Much is made of the many close games Navy and Notre Dame have played since the last time the Middies won in 1963. But the first game in what has been a 43-year losing streak -- the longest for one opponent over another in NCAA history -- came in Philadelphia, site of many great Army-Navy battles, and it wasn't even close.
Irish quarterback John Huarte -- who hurt his throwing shoulder toward the end of spring practice -- had a dominating season, setting several records that still stand in the school's record book, including highest passer rating (155.1) and yards per completion (18).
Against the Middies, the Irish took a 40-0 win at the since-demolished JFK Stadium, part of a season in which Huarte became the only returning non-letter winner to win the Heisman Trophy.
In 1995, Pennsylvania-bred quarterback Ron Powlus, touted to win two Heisman Trophies by noted ABC-TV commentator Beano Cook, led the Irish.
But Navy's Fernando Harris knocked Powlus out with a fractured humerus.
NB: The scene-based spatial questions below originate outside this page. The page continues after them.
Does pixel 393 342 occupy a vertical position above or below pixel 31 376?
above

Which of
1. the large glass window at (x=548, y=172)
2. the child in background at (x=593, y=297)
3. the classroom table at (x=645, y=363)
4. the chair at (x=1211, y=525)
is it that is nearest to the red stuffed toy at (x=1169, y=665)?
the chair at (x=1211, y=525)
Notre Dame's team doctor said he hadn't seen an injury like that in over two decades of practicing medicine.
However, the injury fired up the Irish to overcome Ben Fay's 18-for-31 passing performance as well as a 17-14 Navy lead. Three unanswered scores later, the Irish had a 35-17 win.
Weatherbie took note of the seven accepted penalties on his team, pointing out that his team was the least-penalized in the country that year.